• Suite de ma lettre ouverte à Michel Sabourdy Rédacteur en chef de l’Ancien d’Algérie

    Suite de ma lettre ouverte à Michel Sabourdy  Rédacteur en chef de l’Ancien d’Algérie

     

    Suite de ma lettre ouverte

    à Michel Sabourdy

    Rédacteur en chef de l’Ancien d’Algérie

    Suite de ma lettre ouverte à Michel Sabourdy  Rédacteur en chef de l’Ancien d’Algérie

    Lien pour vous remémorer cette lettre :

    http://www.micheldandelot1.com/lettre-ouverte-a-michel-sabourdy-redacteur-en-chef-de-l-ancien-d-alger-a148881762

    Suite de ma lettre ouverte à Michel Sabourdy  Rédacteur en chef de l’Ancien d’Algérie

    Bonjour Michel Sabourdy,

    J’aurai préféré que tu me répondes sur mon blog mais tu as choisi « la voix privée », comme aucune loi n’interdit de transformer une conversation privée en publique je vais divulguer l’une de tes réponses qui me paraît assez révélatrice de l’état d’esprit qui règne à la FNACA. Je sais que tu ne pourras pas me répondre pour le moment puisque tu es au Congrès national à Marseille. Tu écris :

     

    « Et puis un jour il faudra en finir avec vos obsessions « Bigeardesques »  ! 

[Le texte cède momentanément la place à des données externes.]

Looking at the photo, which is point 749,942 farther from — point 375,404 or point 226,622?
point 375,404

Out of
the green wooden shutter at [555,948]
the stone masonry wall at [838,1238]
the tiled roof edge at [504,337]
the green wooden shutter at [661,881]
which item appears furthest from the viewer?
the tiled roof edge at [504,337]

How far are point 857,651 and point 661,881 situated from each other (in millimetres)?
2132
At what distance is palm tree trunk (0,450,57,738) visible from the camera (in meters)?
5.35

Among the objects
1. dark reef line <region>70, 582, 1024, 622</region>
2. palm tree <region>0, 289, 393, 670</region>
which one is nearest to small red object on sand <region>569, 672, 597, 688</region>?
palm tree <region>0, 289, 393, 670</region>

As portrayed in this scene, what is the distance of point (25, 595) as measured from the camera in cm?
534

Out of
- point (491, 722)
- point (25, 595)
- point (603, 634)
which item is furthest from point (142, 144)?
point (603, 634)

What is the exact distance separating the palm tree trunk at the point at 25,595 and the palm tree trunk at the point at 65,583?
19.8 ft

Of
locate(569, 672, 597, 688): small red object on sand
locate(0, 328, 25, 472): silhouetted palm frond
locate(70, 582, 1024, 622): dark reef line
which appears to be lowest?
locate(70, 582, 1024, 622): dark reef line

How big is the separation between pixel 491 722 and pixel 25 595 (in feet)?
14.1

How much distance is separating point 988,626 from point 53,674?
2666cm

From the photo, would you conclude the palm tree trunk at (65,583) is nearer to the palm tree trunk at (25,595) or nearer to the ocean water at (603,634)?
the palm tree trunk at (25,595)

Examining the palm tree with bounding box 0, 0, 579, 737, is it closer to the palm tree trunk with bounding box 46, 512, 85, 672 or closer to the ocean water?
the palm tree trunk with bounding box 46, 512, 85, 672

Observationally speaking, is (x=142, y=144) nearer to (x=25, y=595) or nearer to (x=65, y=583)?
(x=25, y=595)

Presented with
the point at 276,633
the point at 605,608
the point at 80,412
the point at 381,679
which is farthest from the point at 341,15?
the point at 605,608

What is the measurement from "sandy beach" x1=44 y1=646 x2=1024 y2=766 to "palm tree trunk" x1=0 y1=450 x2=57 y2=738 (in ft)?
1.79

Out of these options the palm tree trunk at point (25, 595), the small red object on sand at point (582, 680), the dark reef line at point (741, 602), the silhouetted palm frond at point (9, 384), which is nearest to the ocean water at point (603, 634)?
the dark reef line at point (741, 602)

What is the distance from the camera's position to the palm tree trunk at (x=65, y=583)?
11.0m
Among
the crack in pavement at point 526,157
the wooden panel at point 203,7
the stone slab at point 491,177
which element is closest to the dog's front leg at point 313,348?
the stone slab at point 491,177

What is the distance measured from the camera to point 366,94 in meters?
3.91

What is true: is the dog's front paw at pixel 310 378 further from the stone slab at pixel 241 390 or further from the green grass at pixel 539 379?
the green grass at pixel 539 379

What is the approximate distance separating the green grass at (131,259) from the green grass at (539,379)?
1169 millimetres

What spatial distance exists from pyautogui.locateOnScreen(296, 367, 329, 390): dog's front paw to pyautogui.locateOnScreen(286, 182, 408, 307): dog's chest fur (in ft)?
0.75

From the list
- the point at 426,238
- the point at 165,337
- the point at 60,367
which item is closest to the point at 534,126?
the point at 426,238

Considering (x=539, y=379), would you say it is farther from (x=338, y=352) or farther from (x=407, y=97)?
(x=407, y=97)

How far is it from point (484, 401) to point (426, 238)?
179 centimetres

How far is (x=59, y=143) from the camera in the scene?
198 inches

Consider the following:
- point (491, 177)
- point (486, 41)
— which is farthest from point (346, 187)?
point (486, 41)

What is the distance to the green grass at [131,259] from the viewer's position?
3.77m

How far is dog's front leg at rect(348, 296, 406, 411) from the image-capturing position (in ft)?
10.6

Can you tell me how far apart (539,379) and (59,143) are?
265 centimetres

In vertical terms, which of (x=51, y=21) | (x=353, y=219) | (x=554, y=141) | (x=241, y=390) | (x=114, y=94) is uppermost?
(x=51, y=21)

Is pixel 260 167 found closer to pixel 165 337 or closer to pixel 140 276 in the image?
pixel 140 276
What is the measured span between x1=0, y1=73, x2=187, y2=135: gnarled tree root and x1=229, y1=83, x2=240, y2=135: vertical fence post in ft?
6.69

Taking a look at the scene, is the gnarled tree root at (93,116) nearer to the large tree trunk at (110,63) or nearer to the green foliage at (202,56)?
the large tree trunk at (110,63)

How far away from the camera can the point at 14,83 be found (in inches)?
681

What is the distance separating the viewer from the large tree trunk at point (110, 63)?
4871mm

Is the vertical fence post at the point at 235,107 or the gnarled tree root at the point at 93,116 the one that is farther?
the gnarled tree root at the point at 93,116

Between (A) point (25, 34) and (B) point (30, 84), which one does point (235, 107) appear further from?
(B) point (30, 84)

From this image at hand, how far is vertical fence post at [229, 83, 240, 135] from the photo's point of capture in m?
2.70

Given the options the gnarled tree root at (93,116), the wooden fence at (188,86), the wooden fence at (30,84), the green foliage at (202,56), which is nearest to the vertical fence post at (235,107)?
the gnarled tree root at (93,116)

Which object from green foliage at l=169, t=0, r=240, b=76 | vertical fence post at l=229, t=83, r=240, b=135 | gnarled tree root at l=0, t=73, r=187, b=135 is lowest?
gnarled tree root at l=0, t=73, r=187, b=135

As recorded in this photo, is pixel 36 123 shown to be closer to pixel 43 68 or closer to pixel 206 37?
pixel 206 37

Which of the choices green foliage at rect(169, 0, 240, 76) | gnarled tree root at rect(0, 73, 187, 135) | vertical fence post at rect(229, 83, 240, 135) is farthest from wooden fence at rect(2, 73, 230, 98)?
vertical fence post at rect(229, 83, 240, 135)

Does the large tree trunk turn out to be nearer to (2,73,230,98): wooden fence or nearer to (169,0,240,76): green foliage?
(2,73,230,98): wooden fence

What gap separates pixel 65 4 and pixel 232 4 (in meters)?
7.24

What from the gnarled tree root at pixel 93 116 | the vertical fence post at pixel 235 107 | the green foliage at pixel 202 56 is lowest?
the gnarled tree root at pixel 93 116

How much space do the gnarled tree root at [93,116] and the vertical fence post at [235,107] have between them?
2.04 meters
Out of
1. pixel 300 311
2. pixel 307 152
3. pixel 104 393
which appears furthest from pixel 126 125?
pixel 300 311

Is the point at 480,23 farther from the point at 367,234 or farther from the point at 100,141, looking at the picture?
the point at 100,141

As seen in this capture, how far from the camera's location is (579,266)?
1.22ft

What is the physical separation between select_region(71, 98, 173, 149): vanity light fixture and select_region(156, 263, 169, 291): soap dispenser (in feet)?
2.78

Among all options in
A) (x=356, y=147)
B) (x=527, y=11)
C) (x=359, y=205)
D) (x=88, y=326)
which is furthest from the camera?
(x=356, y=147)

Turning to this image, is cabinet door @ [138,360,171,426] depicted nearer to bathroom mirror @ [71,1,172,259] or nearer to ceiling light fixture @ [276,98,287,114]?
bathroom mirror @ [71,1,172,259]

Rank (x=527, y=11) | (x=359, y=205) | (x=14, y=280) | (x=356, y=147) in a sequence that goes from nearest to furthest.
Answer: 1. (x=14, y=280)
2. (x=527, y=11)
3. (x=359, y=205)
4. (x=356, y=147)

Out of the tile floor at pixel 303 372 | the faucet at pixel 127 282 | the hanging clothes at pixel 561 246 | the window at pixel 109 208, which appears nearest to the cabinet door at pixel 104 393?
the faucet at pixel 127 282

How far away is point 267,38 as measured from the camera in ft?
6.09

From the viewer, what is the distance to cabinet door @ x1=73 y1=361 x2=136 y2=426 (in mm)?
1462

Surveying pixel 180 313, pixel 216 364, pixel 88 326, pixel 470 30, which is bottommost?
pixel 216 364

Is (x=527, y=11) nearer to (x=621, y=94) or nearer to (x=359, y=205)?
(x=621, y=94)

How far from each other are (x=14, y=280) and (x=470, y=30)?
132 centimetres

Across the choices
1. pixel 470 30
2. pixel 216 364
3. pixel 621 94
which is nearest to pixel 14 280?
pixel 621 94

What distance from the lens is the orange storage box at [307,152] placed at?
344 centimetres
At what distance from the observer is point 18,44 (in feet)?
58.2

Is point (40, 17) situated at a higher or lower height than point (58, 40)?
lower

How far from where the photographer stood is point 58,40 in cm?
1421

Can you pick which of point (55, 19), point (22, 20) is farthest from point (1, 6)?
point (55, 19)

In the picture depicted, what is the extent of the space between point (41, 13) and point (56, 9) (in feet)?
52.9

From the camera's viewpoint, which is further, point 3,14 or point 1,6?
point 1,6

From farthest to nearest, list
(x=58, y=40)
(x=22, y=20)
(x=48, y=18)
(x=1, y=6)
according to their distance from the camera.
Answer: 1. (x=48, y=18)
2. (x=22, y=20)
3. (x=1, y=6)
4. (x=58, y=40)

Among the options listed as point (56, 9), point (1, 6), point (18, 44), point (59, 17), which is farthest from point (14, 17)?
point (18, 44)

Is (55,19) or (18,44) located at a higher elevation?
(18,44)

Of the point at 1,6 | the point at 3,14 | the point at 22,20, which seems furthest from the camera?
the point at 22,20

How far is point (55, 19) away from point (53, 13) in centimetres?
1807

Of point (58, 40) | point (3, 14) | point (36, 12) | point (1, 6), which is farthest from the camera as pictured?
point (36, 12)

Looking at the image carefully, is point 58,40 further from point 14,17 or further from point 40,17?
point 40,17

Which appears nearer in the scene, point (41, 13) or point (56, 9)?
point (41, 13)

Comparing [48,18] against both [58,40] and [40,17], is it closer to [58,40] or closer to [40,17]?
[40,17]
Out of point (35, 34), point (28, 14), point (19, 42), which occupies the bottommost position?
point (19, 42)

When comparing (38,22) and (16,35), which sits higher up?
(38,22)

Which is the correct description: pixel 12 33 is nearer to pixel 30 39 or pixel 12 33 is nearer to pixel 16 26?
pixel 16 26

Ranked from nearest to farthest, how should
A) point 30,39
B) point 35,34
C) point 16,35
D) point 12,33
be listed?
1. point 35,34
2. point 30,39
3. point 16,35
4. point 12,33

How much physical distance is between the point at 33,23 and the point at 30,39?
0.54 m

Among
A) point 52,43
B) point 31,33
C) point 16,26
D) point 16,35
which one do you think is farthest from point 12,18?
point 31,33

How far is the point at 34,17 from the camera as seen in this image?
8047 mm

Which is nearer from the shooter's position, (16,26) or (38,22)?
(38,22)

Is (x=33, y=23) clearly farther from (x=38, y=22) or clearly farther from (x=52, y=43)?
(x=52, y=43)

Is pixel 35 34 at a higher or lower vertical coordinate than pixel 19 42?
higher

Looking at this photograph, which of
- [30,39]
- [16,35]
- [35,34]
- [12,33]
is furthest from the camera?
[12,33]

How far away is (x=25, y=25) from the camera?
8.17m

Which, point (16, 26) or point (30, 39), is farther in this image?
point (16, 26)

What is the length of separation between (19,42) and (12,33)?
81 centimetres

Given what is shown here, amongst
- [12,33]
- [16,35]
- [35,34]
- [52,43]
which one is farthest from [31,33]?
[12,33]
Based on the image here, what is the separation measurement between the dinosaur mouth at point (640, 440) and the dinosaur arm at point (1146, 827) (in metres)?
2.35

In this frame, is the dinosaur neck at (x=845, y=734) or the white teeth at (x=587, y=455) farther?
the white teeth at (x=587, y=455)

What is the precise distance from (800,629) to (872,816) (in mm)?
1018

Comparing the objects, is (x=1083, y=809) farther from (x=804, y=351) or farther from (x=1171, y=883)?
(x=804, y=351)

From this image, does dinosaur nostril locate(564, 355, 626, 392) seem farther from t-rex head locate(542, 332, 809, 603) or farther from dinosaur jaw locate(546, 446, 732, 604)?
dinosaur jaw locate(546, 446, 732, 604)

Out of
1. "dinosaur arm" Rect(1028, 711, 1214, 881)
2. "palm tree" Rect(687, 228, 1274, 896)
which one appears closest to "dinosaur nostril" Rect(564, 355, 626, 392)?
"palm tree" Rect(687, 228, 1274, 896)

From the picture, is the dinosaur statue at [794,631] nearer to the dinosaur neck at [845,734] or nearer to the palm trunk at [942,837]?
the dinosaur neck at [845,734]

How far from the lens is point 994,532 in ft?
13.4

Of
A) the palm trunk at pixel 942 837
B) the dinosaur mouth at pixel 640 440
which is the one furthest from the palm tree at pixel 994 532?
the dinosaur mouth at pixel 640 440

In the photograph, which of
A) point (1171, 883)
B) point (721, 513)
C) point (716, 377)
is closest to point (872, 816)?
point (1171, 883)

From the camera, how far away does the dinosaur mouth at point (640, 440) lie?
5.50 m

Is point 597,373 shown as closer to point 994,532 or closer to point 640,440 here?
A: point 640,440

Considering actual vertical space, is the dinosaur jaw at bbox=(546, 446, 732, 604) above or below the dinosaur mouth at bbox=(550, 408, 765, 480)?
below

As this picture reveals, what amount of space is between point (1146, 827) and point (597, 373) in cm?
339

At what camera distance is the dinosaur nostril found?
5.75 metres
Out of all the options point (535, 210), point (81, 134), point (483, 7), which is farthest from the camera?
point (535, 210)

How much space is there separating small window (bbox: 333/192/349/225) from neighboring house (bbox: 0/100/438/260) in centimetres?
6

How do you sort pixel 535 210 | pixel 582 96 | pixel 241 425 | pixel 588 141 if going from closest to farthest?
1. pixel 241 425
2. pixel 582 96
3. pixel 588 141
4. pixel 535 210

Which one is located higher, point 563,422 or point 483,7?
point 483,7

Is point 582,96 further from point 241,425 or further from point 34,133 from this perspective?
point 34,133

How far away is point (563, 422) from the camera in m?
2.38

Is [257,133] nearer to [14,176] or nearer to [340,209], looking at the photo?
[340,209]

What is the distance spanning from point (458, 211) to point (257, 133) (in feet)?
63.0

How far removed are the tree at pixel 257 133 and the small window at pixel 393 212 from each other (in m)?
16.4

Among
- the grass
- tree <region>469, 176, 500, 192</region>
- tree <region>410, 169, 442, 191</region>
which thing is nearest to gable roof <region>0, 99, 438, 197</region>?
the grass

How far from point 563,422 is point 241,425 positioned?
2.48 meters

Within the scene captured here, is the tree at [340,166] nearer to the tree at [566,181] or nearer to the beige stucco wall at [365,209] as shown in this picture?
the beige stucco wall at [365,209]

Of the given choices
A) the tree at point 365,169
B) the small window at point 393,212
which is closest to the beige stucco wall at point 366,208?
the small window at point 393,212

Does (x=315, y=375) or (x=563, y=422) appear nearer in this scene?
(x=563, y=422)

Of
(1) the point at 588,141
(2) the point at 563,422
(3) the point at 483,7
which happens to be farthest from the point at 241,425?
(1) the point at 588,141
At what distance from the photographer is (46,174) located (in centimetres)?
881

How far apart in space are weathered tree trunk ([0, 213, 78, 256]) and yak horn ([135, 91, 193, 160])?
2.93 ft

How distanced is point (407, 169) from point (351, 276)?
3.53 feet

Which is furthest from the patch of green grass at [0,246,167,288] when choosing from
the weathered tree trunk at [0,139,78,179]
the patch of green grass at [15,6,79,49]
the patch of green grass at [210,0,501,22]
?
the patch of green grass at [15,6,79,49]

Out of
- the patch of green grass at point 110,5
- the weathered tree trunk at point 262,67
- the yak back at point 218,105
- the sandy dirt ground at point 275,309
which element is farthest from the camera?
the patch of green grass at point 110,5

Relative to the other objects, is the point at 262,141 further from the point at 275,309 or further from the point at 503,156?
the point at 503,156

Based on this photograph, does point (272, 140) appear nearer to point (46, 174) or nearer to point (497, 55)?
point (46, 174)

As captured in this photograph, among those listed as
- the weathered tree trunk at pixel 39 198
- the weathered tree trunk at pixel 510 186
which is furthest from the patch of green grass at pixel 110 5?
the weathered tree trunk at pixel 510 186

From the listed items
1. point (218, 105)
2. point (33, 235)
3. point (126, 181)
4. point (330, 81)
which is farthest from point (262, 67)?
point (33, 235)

    Bigeard n’a été que la partie visible de l’iceberg. Les « pouvoirs spéciaux » ont donné carte blanche aux militaires et il n’a peut-être pas été le plus fasciste d’entre eux. 

    Un lecteur très introduit dans les milieux cathos me disait récemment que même des séminaristes avaient pu se livrer à des actes odieux à l’encontre de prisonniers !

    Alors arrêtez de fantasmer sur le fait que Bigeard, très opportuniste, avait rejoint la FNACA à Toul «  parce que c’est là que sont les gars » ! (Sic)

    Et enfin, si la FNACA avait trié ses membres en fonction de leurs engagements politiques, nous serions restés une organisation croupion sans aucune efficacité ni représentativité. 

    Moi aussi j’étais mal à l’aise, il y a 50 ans, quand je voyais certaines recrues. 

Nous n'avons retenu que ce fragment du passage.